• [EXERCISES]
**a)** Would you print the part of the court recommendation on the motion to remand that opens with the words containing "These motions were" and closes with "DISMISSED WITHOUT PREJUDICE."?
**b)** How would you render this sentence from the court recommendation on the motion to remand in Spanish: "On February 1, 2018, Ayers, a Texas resident, filed suit in the 36th Judicial District Court, Beauregard Parish, Louisiana."?
**c)** Can you go on with the court recommendation on the motion to remand, picking up after its last sentence?
** Opening PASSAGE FOR REVIEW block **
These motions were referred to the undersigned for review, report, and recommendation in accordance with the provisions of 28 U.S.C. § 636. For the reasons stated below, IT IS RECOMMENDED that the Motion to Remand and Motion to Amend [docs. 8, 11] be DENIED, and that all claims against Elite Industrial Services, Inc., and Elite Specialty Welding, LLC, be DISMISSED WITHOUT PREJUDICE.
I.
BACKGROUND
On February 1, 2018, Ayers, a Texas resident, filed suit in the 36th Judicial District Court, Beauregard Parish, Louisiana. Doc. 1, att. 7, p. 2. He named as defendants PCA, a corporation with its citizenship in Illinois and Delaware; Elite Industrial Services, Inc., "believed to be a Texas corporation," and Elite Specialty Welding, LLC ("Elite," collectively with Elite Industrial Services), "a Delaware limited liability company, with its principal place of business in the State of Louisiana." Id.
** Closing PASSAGE FOR REVIEW block **
** Opening INFORMATION GIVEN block **
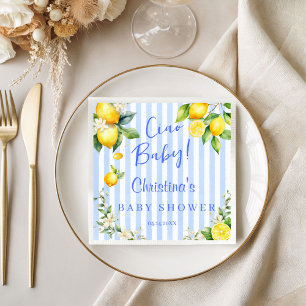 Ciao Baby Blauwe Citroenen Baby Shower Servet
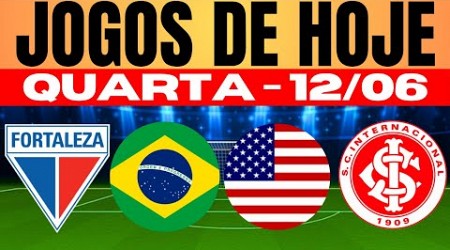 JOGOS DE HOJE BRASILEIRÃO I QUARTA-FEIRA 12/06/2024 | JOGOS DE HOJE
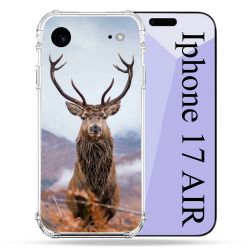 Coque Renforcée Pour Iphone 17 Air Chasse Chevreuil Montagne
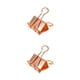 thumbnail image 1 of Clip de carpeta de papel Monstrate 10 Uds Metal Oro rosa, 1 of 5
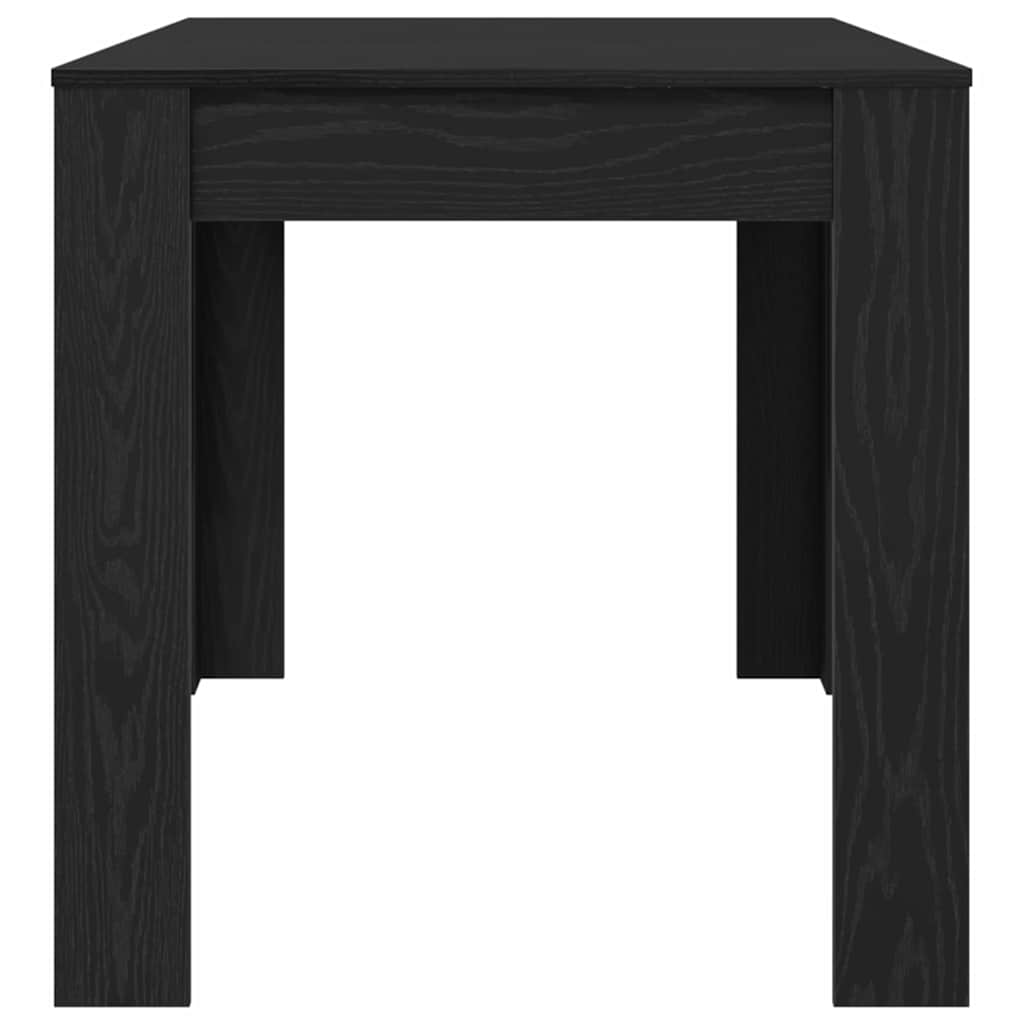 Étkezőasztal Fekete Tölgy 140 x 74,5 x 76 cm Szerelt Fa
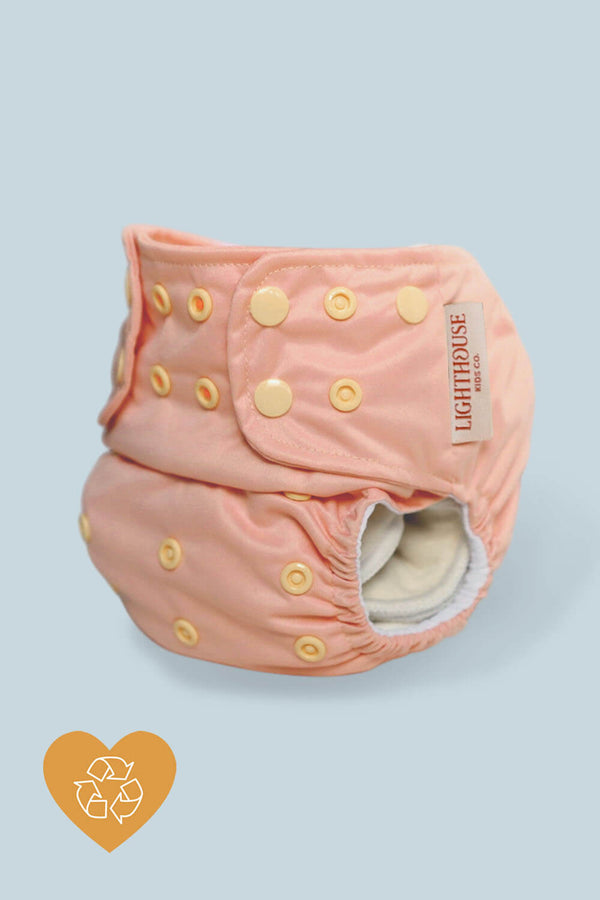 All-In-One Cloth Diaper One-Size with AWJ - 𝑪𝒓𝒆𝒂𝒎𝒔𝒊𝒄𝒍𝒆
** Closing INFORMATION GIVEN block **
• [SET OF ANSWERS]
**a)**
These motions were referred to the undersigned for review, report, and recommendation in accordance with the provisions of 28 U.S.C. § 636. For the reasons stated below, IT IS RECOMMENDED that the Motion to Remand and Motion to Amend [docs. 8, 11] be DENIED, and that all claims against Elite Industrial Services, Inc., and Elite Specialty Welding, LLC, be DISMISSED WITHOUT PREJUDICE.

**b)** El 1 de febrero de 2018, Ayers, residente de Texas, presentó una demanda ante el Tribunal del 36.º Distrito Judicial, parroquia de Beauregard, Luisiana.

**c)**
PCA asserts that "Elite Industrial is the name under which Elite Specialty operates, and is not a separate entity." Doc. 2, p. 3. Ayers does not contest this statement. Doc. 8, p. 2 n.1.
According to the petition, Ayers was employed as a boilermaker by Elite, which had been contracted by PCA to perform maintenance work, including cutting and welding, at PCA's paper mill in DeRidder, Louisiana. Id. at pp. 2-3. On the day of the incident, Ayers was on site at the mill in DeRidder while an Elite welder was doing "hot work" above a foul condensate tank ("FC tank") that had not been fully purged of flammable gases. Id. at pp. 3-4. The gases formed a vapor cloud that exploded as a result of the welding work, resulting in severe injuries to Ayers and killing or injuring several of his coworkers. Id. at p. 4. Ayers asserts that PCA and Elite are liable because they were negligent and knew or should have known that the accident was substantially certain to occur. Id. at pp. 6-7.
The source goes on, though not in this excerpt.